Ann Kronheimer, books, children's books, Fiction, Gill Tavner, Jane Austen, Jane Austen for Kids, literature, Mansfield Park, Mansfield Park 200th anniversary, Real Reads, young adult books, young readers
My friend Rose is thirteen and she loves to read, so I asked for her opinion of the Real Reads adaptation of Jane Austen’s Mansfield Park. I’ve written about the Real Reads adaptations of Sense and Sensibility and Pride and Prejudice, but this time around I wanted to hear from someone in the target audience for these abridged versions of Austen’s novels – someone who hasn’t yet read Mansfield Park itself. The Real Reads Austen books are retold by Gill Tavner and illustrated by Ann Kronheimer.
I’m very happy to share Rose’s guest post with you, as part of the ongoing celebrations of 200 years of Mansfield Park. Rose lives in Massachusetts, and her favourite books include Harry Potter, by J.K. Rowling, Percy Jackson and the Olympians, by Rick Riordan, The Mortal Instruments series, by Cassandra Clare, Will Grayson, Will Grayson, by John Green, and Cornelia and the Audacious Escapades of the Somerset Sisters, by Lesley M. Blume. This last one, she says, is “the sweetest, saddest, happiest, book I will ever read in my entire life,” and she tells me her favourite word from that book is “defenestrate.” I hope you enjoy reading her review.
Can I first say that it has got to be tough to fit such a giant book into this tiny, cute, little illustrated thing. I read Jane Austen’s Pride and Prejudice and it was big and complicated, mainly because the characters were too. This adaptation was really interesting to read and I haven’t read the full Mansfield Park so I knew nothing about what was supposed to or not supposed to happen. Just after I finished reading I was disappointed. The characters were a little boring and Fanny just annoyed me.
I thought it over more and realized that of course the characters are flat; this thing was a little over 50 pages. Fanny wasn’t annoying, she was human. A lot of characters I see are brave and strong and smart, their only flaw being their pride and overconfidence. It is rare and kind of neat to see someone uncomfortable and weak who does turn out to be the hero of the story.

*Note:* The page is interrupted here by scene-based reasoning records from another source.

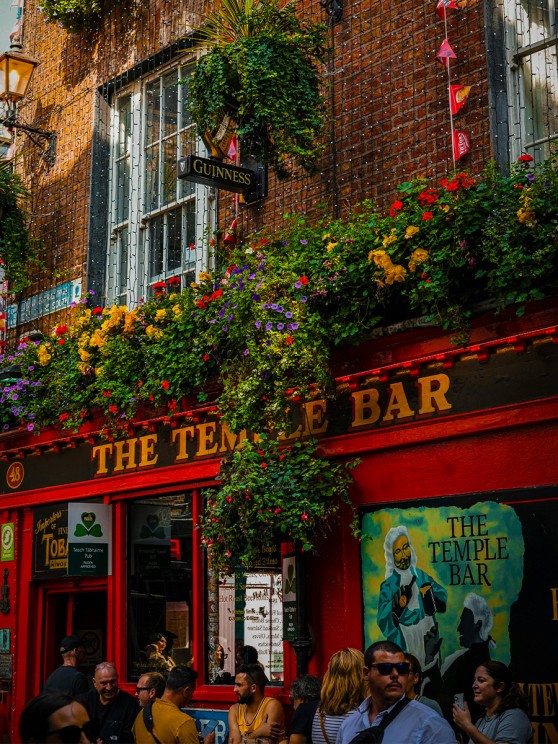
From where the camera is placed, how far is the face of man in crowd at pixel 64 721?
13.5ft

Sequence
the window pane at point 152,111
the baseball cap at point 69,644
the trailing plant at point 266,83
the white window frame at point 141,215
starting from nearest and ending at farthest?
the baseball cap at point 69,644 < the trailing plant at point 266,83 < the white window frame at point 141,215 < the window pane at point 152,111

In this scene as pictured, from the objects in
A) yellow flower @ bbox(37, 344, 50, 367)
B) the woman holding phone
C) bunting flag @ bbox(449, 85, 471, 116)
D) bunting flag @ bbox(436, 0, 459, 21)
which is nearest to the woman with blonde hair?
the woman holding phone

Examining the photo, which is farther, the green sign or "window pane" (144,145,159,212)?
the green sign

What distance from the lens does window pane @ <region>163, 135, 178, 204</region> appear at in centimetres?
1342

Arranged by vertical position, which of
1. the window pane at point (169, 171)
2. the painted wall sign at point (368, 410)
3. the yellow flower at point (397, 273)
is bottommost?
the painted wall sign at point (368, 410)

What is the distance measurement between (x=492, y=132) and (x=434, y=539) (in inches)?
141

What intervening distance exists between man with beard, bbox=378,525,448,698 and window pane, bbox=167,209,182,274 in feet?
16.8

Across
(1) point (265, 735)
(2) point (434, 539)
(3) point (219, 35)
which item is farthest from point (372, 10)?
(1) point (265, 735)

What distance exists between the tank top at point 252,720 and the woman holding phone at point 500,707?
6.30ft

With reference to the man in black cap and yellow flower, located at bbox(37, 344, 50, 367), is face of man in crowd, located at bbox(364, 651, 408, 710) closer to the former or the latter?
the man in black cap

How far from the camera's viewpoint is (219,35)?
37.4 ft

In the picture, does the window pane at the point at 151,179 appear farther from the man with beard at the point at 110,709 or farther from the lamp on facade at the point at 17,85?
the man with beard at the point at 110,709

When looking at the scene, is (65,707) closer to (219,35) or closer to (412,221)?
(412,221)

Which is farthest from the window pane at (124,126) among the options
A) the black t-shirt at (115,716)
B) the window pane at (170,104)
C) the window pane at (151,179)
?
the black t-shirt at (115,716)
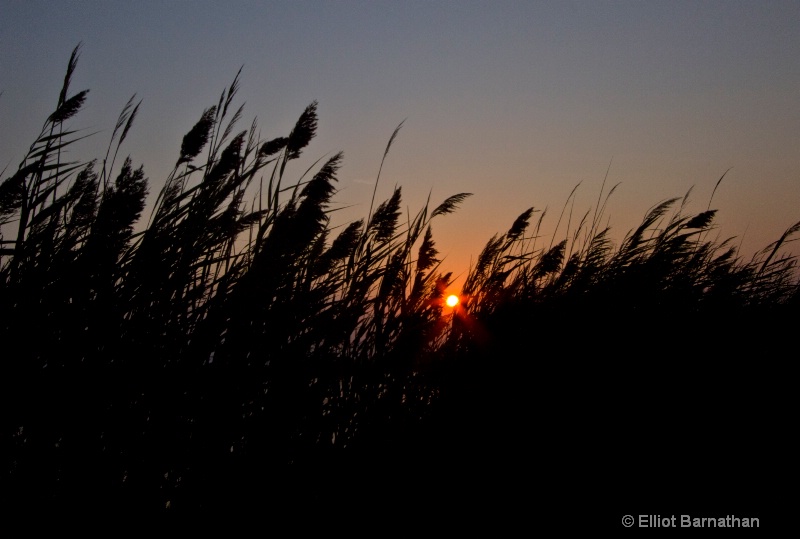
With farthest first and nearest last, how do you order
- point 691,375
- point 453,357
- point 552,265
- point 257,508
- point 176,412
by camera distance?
point 552,265, point 691,375, point 453,357, point 257,508, point 176,412

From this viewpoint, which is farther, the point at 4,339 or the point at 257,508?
the point at 257,508

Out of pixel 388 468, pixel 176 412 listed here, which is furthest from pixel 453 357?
pixel 176 412

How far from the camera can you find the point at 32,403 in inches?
63.2

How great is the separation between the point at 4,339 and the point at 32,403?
0.62 ft

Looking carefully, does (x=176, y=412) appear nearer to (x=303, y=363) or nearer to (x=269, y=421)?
(x=269, y=421)

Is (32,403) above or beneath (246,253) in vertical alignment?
beneath

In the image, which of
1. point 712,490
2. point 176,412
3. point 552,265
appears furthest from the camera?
point 552,265

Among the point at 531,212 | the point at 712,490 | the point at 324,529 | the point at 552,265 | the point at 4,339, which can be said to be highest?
the point at 531,212

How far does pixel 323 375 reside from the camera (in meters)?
2.24

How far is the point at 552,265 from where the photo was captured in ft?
14.3

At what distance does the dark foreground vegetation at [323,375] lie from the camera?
1.71 m

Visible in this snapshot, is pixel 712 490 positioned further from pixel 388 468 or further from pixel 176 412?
pixel 176 412

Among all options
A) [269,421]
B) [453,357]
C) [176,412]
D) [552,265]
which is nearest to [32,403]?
[176,412]

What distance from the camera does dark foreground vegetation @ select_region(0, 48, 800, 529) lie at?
1.71m
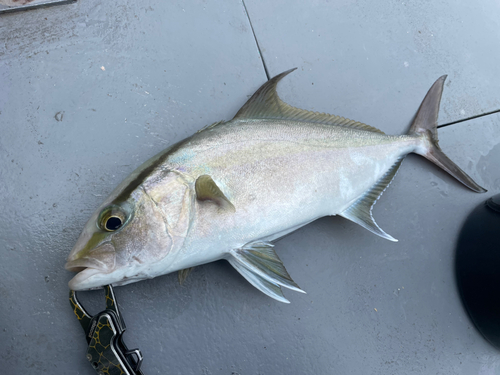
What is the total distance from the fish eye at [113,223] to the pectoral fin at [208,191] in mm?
262

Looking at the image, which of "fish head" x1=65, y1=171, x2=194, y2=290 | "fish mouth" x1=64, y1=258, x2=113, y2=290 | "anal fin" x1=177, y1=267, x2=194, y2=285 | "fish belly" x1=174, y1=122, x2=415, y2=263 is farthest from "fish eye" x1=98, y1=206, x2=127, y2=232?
"anal fin" x1=177, y1=267, x2=194, y2=285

Something else I was uncomfortable with was how unclear it was whether or not Edmund loves Fanny back. The point of view we saw made it seem one-sided. The short amount of space we had to let this happen made it seem like he wasn’t over Mary but he “needed” a wife. This made me feel almost like Fanny was being taken advantage of because she was so adoring. I was and still am curious to see what really happened.
These ideas, although simplified, need more explanation and depth for me to get them. This adaptation made me want to read the original book and hopefully will do the same for other young people. I honestly can’t wait until I see the characters as they really are and watch them grow. I am glad I read this to help me understand and grab my interest but it isn’t all that great on its own. My conclusion: read Mansfield Park in its entirety.